Objectives. The paper deals with the equivalence of program schemes. According to A.A. Lyapunov and Yu.I. Yanov, the founders of this theory, a program scheme is understood as a program model wherein abstraction from contensive values of operators and expressions is performed. In this case, the program structure containing symbolic notation of operators and expressions remains unchanged while maintaining their execution sequence. The programming language model presented in the paper contains basic constructs of sequential languages and is the core of the existing sequential programming languages. The paper aimed at developing an effective algorithm for studying equivalence (nonequivalence) of program schemes of sequential programming languages.
Methods. An algebraic approach to specifying semantics of programming languages was used for studying the equivalence of program schemes.
Results. A process semantics being the new algebraic approach to specifying the formal semantics of sequential programming languages was proposed. The process semantics was specified by matching programs (program schemes) with a set of computation sequences. The computation sequence was understood as the execution sequence of actions (commands and tests) of the program. Two types of concatenation operations (test–command and command–command) and the merge operation, which properties are given by axiomatic systems, were defined in the introduced semantic domain. The finiteness of the semantic value representation in the form of systems of recursive equations was proved. The algorithm for proving the equivalence (nonequivalence) of systems of recursive equations characterizing semantic values for a pair of program schemes was proposed, which implies the equivalence (nonequivalence) of programs in the strong sense.
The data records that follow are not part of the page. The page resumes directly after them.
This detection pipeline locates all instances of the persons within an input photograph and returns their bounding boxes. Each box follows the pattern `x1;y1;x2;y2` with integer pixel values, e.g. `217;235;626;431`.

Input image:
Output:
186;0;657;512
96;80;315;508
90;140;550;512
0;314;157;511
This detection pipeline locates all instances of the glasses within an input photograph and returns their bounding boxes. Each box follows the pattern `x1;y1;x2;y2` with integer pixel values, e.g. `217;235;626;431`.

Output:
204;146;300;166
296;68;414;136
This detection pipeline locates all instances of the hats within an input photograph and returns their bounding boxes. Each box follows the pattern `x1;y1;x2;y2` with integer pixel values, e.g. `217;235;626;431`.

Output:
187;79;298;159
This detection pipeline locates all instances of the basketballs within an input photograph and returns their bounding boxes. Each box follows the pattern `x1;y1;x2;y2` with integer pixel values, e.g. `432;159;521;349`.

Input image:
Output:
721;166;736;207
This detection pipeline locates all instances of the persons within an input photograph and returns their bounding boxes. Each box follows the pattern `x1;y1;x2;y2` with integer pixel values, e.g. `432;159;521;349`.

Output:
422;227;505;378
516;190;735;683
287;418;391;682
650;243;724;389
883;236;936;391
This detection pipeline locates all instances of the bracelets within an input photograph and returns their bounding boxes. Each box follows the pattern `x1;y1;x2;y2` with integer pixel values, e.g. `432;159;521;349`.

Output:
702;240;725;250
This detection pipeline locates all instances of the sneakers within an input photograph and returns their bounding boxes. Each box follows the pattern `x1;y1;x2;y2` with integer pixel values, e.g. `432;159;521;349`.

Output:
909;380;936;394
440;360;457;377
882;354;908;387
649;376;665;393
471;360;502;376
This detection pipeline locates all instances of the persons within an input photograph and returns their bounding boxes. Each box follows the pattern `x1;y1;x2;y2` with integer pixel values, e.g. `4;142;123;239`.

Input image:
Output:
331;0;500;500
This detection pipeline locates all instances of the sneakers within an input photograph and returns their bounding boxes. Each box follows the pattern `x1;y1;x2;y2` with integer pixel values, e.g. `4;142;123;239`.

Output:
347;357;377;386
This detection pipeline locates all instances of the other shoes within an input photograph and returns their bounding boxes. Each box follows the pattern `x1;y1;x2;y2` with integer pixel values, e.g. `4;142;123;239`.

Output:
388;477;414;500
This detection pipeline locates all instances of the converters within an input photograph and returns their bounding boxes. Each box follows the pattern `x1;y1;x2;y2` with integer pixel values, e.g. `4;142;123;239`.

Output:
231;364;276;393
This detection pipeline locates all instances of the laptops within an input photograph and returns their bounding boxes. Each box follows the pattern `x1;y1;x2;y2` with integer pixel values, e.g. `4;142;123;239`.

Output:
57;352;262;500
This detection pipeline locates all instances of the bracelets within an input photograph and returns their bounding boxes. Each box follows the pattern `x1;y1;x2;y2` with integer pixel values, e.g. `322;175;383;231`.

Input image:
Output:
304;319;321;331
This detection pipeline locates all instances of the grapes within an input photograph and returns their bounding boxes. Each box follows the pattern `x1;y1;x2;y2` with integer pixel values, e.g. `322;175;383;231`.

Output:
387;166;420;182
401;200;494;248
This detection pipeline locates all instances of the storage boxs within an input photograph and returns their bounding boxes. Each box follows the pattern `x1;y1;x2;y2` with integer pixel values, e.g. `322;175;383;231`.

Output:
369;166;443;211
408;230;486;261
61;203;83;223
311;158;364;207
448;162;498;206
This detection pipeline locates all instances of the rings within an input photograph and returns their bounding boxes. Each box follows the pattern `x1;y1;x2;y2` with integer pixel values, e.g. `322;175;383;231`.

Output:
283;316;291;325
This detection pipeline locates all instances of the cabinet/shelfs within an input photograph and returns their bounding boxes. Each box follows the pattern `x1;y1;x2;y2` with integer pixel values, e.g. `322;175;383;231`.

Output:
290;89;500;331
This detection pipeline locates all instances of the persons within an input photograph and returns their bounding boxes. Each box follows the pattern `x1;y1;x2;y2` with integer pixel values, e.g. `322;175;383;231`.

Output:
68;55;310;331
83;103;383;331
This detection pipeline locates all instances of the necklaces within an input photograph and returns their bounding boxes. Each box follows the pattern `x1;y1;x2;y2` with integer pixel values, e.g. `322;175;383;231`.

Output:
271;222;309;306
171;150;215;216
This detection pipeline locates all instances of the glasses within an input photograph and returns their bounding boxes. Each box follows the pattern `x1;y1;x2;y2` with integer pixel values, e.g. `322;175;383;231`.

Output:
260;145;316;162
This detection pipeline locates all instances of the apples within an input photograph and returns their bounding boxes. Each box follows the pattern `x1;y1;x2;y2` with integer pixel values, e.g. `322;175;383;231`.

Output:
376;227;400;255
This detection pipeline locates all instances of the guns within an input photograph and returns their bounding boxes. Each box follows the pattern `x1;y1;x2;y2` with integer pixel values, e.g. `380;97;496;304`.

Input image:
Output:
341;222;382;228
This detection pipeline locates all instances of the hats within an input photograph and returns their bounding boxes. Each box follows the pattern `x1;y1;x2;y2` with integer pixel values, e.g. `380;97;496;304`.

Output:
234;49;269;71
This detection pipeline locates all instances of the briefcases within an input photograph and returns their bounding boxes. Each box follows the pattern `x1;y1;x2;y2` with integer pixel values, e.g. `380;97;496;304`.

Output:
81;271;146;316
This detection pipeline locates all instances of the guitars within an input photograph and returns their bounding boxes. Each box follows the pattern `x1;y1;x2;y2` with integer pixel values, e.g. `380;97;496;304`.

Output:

Conclusions. The paper demonstrates the efficient use of the proposed algorithm for proving the equivalence of sequential program schemes excluding side effects when calculating expressions, i.e., sequential computation of the expression more than once does not change anything. The example of proving the equivalence of program schemes by two methods—the well-known de Bakker–Scott fixed-point induction method and the method proposed by the author—is given. Comparison of the above methods testifies not only to the new method′s effectiveness but also to its significant simplicity, proved in practice by students who performed corresponding tasks when studying the Semantics of Programming Languages at the Institute of Information and Computing Technologies at the National Research University Moscow Power Engineering Institute (Moscow, Russia).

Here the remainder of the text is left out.